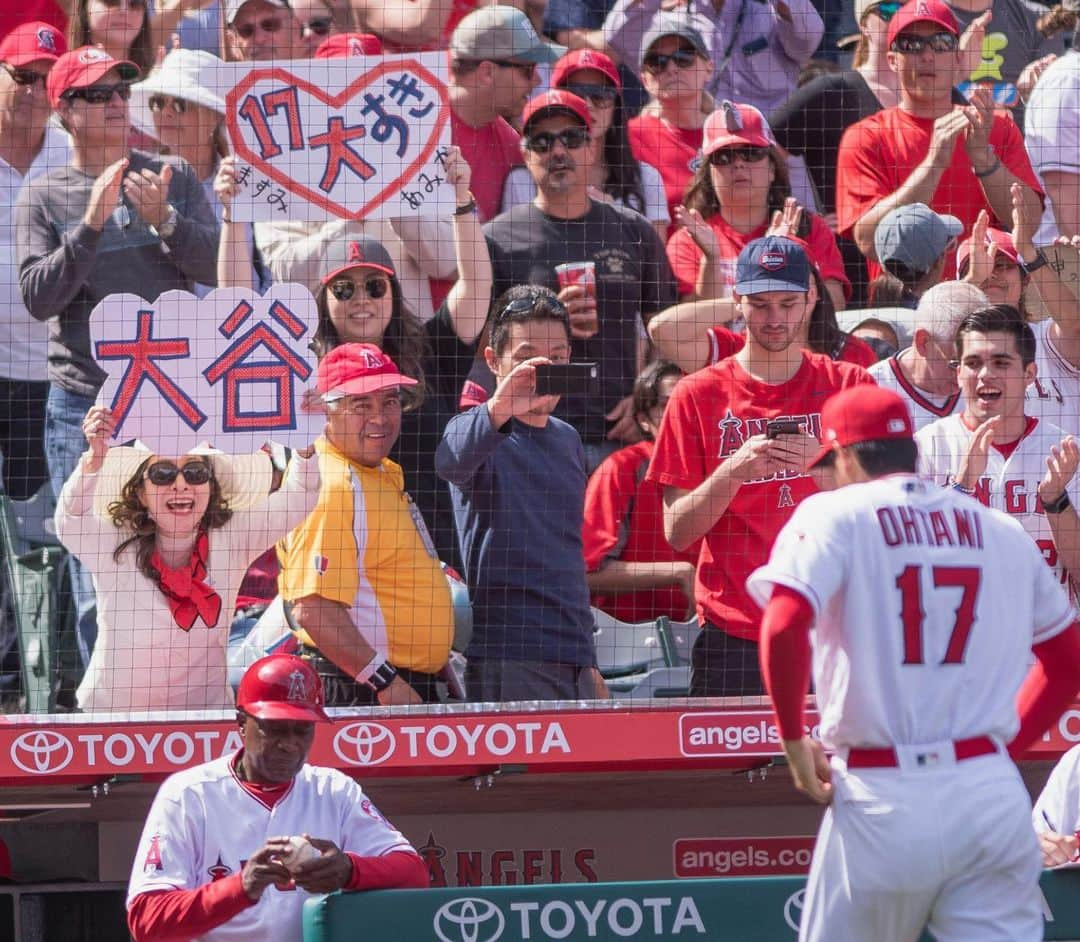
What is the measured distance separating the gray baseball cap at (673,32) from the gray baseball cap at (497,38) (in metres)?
0.43

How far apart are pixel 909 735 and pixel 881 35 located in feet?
15.0

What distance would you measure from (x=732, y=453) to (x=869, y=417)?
91.1 inches

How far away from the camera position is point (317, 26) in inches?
280

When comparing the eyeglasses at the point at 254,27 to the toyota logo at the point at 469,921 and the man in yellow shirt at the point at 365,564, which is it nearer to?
the man in yellow shirt at the point at 365,564

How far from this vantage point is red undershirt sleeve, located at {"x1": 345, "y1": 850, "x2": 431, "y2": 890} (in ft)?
12.2

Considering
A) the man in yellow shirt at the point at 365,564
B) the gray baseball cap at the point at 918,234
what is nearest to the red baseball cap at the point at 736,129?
the gray baseball cap at the point at 918,234

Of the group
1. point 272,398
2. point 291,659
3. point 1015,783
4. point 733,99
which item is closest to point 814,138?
point 733,99

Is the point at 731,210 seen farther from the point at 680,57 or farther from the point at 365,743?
the point at 365,743

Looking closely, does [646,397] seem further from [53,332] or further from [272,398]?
[53,332]

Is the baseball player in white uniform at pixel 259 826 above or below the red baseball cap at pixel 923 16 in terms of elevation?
below

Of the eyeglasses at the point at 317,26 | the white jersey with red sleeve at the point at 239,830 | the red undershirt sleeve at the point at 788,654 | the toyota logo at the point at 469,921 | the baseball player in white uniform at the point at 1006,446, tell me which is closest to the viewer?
the red undershirt sleeve at the point at 788,654

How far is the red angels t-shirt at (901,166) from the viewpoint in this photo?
6648 mm

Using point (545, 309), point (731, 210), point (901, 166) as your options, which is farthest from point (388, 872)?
point (901, 166)

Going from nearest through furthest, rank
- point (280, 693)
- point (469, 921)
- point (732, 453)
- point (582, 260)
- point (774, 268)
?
point (469, 921) < point (280, 693) < point (732, 453) < point (774, 268) < point (582, 260)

———

→ **AIM OF THE EXERCISE**
Copy the listing above word for word, including the answers, and leave out the pictures.

→ **TASK RESPONSE**
What is the measured distance separating the gray baseball cap at (673,32) from the gray baseball cap at (497,38) (in metres)?
0.43

How far apart are pixel 909 735 and pixel 881 35 located in feet?
15.0

What distance would you measure from (x=732, y=453) to (x=869, y=417)?
91.1 inches

How far away from the camera position is point (317, 26) in inches?
280

When comparing the eyeglasses at the point at 254,27 to the toyota logo at the point at 469,921 and the man in yellow shirt at the point at 365,564, which is it nearer to?
the man in yellow shirt at the point at 365,564

How far from this vantage point is red undershirt sleeve, located at {"x1": 345, "y1": 850, "x2": 431, "y2": 890} (in ft)?
12.2

Considering
A) the man in yellow shirt at the point at 365,564
B) the gray baseball cap at the point at 918,234
what is nearest to the red baseball cap at the point at 736,129?
the gray baseball cap at the point at 918,234

Of the group
1. point 272,398
2. point 291,659
3. point 1015,783
4. point 733,99
which item is closest to point 814,138?
point 733,99

Is the point at 731,210 seen farther from the point at 680,57 or farther from the point at 365,743?
the point at 365,743

Looking closely, does [646,397] seem further from [53,332] or further from [272,398]?
[53,332]

Is the baseball player in white uniform at pixel 259 826 above or below the red baseball cap at pixel 923 16 in terms of elevation?
below

Of the eyeglasses at the point at 317,26 | the white jersey with red sleeve at the point at 239,830 | the red undershirt sleeve at the point at 788,654 | the toyota logo at the point at 469,921 | the baseball player in white uniform at the point at 1006,446, tell me which is closest to the viewer?
the red undershirt sleeve at the point at 788,654

How far is the red angels t-shirt at (901,166) from the viewpoint in this photo?
6648 mm

Using point (545, 309), point (731, 210), point (901, 166) as your options, which is farthest from point (388, 872)?
point (901, 166)

Going from nearest through furthest, rank
- point (280, 693)
- point (469, 921)
- point (732, 453)
- point (582, 260)
- point (774, 268)
?
point (469, 921) < point (280, 693) < point (732, 453) < point (774, 268) < point (582, 260)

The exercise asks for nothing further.